▸ Exercise directions
Begin with the line that contains "From the scene in the photo, which of" and transcribe each line after it, up to and including the last line of the listing below.

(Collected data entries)
--*--
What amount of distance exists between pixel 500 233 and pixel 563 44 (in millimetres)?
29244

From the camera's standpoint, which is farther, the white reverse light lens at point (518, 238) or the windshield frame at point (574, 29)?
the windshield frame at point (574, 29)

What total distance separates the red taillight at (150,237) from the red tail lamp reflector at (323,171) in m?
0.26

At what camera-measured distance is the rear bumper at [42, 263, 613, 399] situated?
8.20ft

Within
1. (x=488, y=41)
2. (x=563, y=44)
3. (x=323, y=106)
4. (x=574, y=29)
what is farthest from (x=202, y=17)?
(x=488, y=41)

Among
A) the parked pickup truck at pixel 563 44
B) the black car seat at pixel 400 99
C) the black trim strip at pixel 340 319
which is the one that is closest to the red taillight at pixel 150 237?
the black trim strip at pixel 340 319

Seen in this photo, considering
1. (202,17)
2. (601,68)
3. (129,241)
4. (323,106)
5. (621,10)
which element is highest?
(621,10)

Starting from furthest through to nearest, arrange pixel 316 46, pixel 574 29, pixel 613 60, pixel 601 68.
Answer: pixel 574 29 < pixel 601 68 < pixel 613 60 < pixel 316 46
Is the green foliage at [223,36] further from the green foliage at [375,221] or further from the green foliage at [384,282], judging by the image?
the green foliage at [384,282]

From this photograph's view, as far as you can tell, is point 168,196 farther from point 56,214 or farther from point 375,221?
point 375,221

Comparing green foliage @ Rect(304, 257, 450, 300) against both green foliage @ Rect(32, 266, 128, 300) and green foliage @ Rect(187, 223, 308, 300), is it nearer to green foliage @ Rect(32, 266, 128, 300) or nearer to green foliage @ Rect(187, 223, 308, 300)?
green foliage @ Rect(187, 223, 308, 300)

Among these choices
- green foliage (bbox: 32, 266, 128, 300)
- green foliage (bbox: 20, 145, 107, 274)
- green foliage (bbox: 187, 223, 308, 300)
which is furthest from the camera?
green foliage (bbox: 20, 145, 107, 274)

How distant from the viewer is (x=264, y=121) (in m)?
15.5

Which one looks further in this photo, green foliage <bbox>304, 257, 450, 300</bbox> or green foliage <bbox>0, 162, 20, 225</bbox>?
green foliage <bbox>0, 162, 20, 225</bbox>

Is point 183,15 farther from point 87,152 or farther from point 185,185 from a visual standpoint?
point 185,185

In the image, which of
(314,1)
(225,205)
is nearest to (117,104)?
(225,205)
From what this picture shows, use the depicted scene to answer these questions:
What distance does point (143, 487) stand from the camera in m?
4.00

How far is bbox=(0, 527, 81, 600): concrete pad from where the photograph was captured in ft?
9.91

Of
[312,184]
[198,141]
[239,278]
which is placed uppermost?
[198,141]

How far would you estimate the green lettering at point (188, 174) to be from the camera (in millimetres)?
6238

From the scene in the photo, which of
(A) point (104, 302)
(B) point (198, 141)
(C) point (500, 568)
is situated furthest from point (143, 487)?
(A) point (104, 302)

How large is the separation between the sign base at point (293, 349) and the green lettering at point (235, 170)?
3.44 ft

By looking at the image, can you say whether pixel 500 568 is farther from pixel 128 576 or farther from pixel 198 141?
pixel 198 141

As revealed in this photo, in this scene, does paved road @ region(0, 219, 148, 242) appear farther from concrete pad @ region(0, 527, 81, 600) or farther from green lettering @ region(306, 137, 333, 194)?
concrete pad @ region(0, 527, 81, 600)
--*--
▸ Solved exercise
From the scene in the photo, which of
(A) point (104, 302)
(B) point (198, 141)
(C) point (500, 568)
is situated furthest from point (143, 487)?
(A) point (104, 302)

How large is the separation between the sign base at point (293, 349) and the green lettering at point (235, 170)?
3.44 ft

By looking at the image, can you say whether pixel 500 568 is farther from pixel 128 576 or farther from pixel 198 141?
pixel 198 141

As revealed in this photo, in this scene, does paved road @ region(0, 219, 148, 242) appear farther from concrete pad @ region(0, 527, 81, 600) or farther from green lettering @ region(306, 137, 333, 194)?
concrete pad @ region(0, 527, 81, 600)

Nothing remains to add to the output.